- Moorside Location within Greater Manchester
- Metropolitan borough: Oldham;
- Metropolitan county: Greater Manchester;
- Region: North West;
- Country: England
- Sovereign state: United Kingdom
- Post town: OLDHAM
- Postcode district: OL1
- Dialling code: 0161
- Police: Greater Manchester
- Fire: Greater Manchester
- Ambulance: North West
- UK Parliament: Oldham East and Saddleworth;

= Moorside, Greater Manchester =

Moorside is a suburb of Oldham in Greater Manchester, England.

It is located in the north east of the township in a semi-rural locality bordering Saddleworth, contiguous with Sholver which lies to the west.

The area has many suburban houses and a few council houses. The centre of Moorside is at Ripponden Road where the Co-op and local businesses are. The churches in Moorside are Saint Thomas' CofE and Our Lady's R.C Church .

==History==

In common with many other districts of Oldham, Moorside saw considerable expansion in the mid-19th century. This was in the main due to the efforts of industrialist Thomas Mellodew & Sons. The Mellodews of Moorside were textile manufacturers (velvet) and had a number of mills in the Moorside area.

Success attended the efforts of Thomas Mellodew and his business soon expanded. He began to purchase property and to erect dwellings until the whole of Moorside village, with the exception of a few houses, became his; the number of houses in his possession varying in estimate between 200 and 300. His interest in industry extended to the quarry at the foot of Besom Hill with its brickworks, which he ran in a partnership with John Clegg and which lasted until 1882.
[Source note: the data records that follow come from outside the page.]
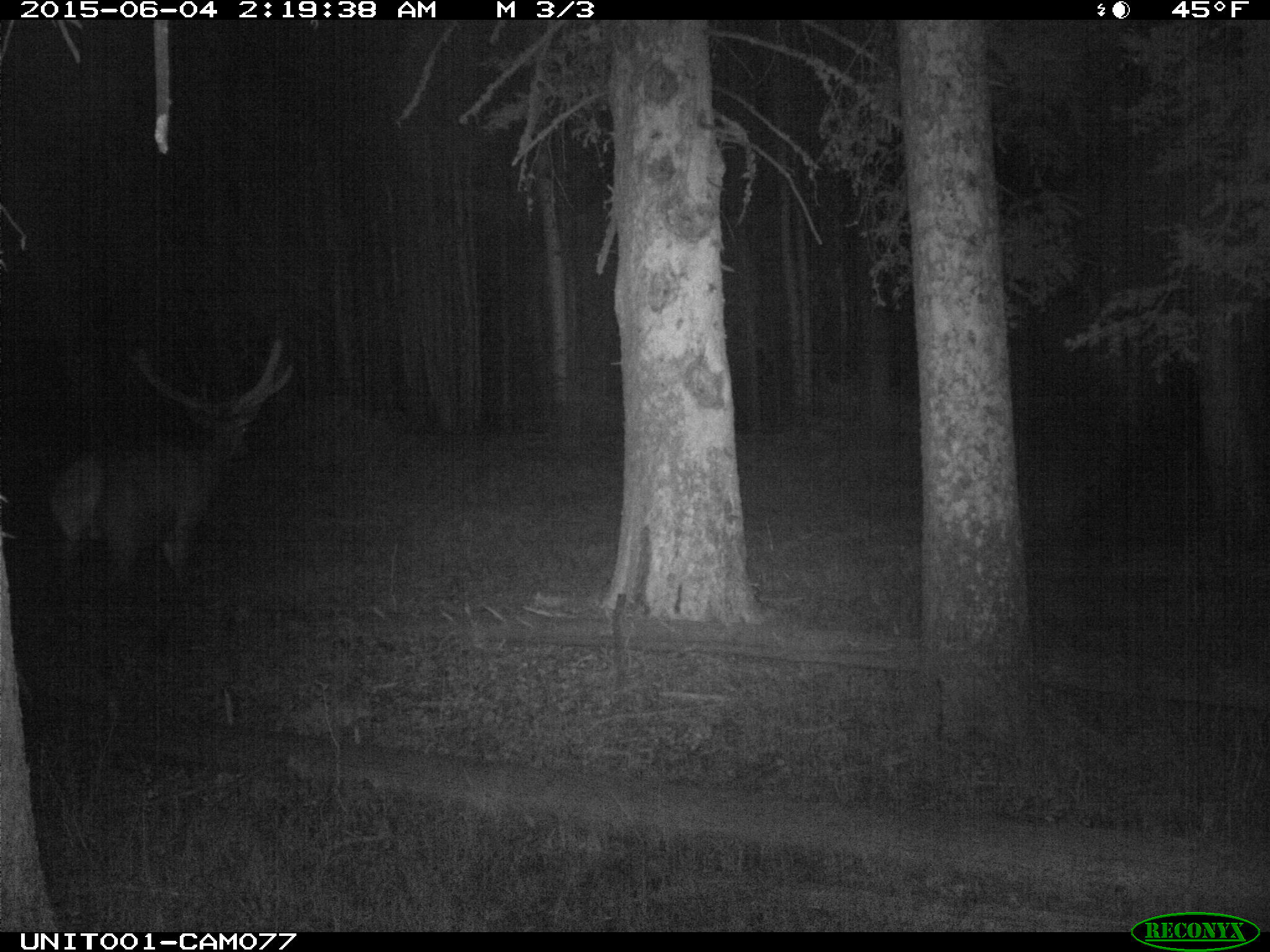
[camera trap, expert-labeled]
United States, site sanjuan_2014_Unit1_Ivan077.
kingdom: Animalia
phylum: Chordata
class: Mammalia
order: Artiodactyla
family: Cervidae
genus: Cervus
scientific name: Cervus elaphus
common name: red deer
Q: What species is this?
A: Cervus elaphus (red deer).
In the mid-1960s a number of private builders' estates began to appear on Haven Lane, Counthill, Parkfield and Turf Pit Lane. This tremendous increase in population has changed Moorside in its character from a cluster of houses sheltering under the brow of a hill to a large piece of suburbia; the former hill dwellers have given place to a developing suburban community.